The program almost ends immediately. I also wrote an equivalent code in C using for loop, but it ran for a long time. I'm wondering what makes the Rust code so fast.

The C code:

#include <stdint.h>
#include <time.h>
#include <stdio.h>
#include <string.h>
#include <stdlib.h>
#include <time.h>

double time_elapse(struct timespec start) {
    struct timespec now;
    clock_gettime(CLOCK_MONOTONIC, &now);
    return now.tv_sec - start.tv_sec +
           (now.tv_nsec - start.tv_nsec) / 1000000000.;
}

int main() {
    const uint64_t NUM_LOOP = 18446744073709551615u;
    uint64_t sum = 0;
    struct timespec now;
    clock_gettime(CLOCK_MONOTONIC, &now);

    for (int i = 0; i < NUM_LOOP; ++i) {
        sum += i;
    }

    double t = time_elapse(now);
    printf("value of sum is: %llu\n", sum);
    printf("time elapse is: %lf sec\n", t);

    return 0;
}

The Rust code is compiled using -O and the C code is compiled using -O3. The C code is running so slow that it hasn't stopped yet.

After fixing the bug found by visibleman and Sandeep, both programs were printing the same number in almost no time. I tried to reduce NUM_LOOP by one, results seemed reasonable considering an overflow. Moreover, with NUM_LOOP = 1000000000, both programs will not have overflow and produce correct answers in no time. What optimizations are used here? I know we can use simple equations like (0 + NUM_LOOP - 1) * NUM_LOOP / 2 to compute the result, but I don't think such computations are done by the compilers with an overflow case...

Solution

Your Rust code (without the prints and timing) compiles down to (On Godbolt):

movabs rax, -9223372036854775807
ret

LLVM just const-folds the whole function and calculates the final value for you.

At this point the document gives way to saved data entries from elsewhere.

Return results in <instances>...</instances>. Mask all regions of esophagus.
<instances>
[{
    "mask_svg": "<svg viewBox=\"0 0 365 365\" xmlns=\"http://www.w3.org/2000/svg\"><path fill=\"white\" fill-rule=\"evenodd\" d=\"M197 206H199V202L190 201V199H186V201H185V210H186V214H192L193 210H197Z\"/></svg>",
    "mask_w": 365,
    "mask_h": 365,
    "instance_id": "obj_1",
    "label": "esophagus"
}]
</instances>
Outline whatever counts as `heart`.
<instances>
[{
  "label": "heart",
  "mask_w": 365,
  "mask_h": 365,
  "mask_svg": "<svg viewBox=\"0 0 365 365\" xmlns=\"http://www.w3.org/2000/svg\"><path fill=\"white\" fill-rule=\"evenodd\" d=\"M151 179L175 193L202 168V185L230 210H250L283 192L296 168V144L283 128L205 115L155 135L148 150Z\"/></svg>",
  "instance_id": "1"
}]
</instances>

Let's make the upper limit dynamic (non constant) to avoid this aggressive constant folding:

pub fn foo(num: u64) -> u64 {
    let mut sum = 0u64;
    for i in 0..num {
        sum += i;
    }

    sum
}

This results in (Godbolt):

  test rdi, rdi            ; if num == 0
  je .LBB0_1               ; jump to .LBB0_1
  lea rax, [rdi - 1]       ; sum = num - 1
  lea rcx, [rdi - 2]       ; rcx = num - 2
  mul rcx                  ; sum = sum * rcx
  shld rdx, rax, 63        ; rdx = sum / 2
  lea rax, [rdx + rdi]     ; sum = rdx + num
  add rax, -1              ; sum -= 1
  ret
.LBB0_1:
  xor eax, eax             ; sum = 0
  ret

As you can see that optimizer understood that you summed all numbers from 0 to num and replaced your loop with a constant formula: ((num - 1) * (num - 2)) / 2 + num - 1. As for the example above: the optimizer probably first optimized the code into this constant formula and did constant folding then.

Additional notes

The two other answers already point out your bug in the C program. When fixed, clang generates exactly the same assembly (unsurprisingly). However, GCC doesn't seem to know about this optimization and generates pretty much the assembly you would expect (a loop).
In Rust, an easier and more idiomatic way to write your code would be (0..num).sum(). Despite this using more layers of abstractions (namely, iterators), the compiler generates exactly the same code as above.
To print a Duration in Rust, you can use the {:?} format specifier. println!("{:.2?}", d); prints the duration in the most fitting unit with a precision of 2. That's a fine way to print the time for almost all kinds of benchmarks.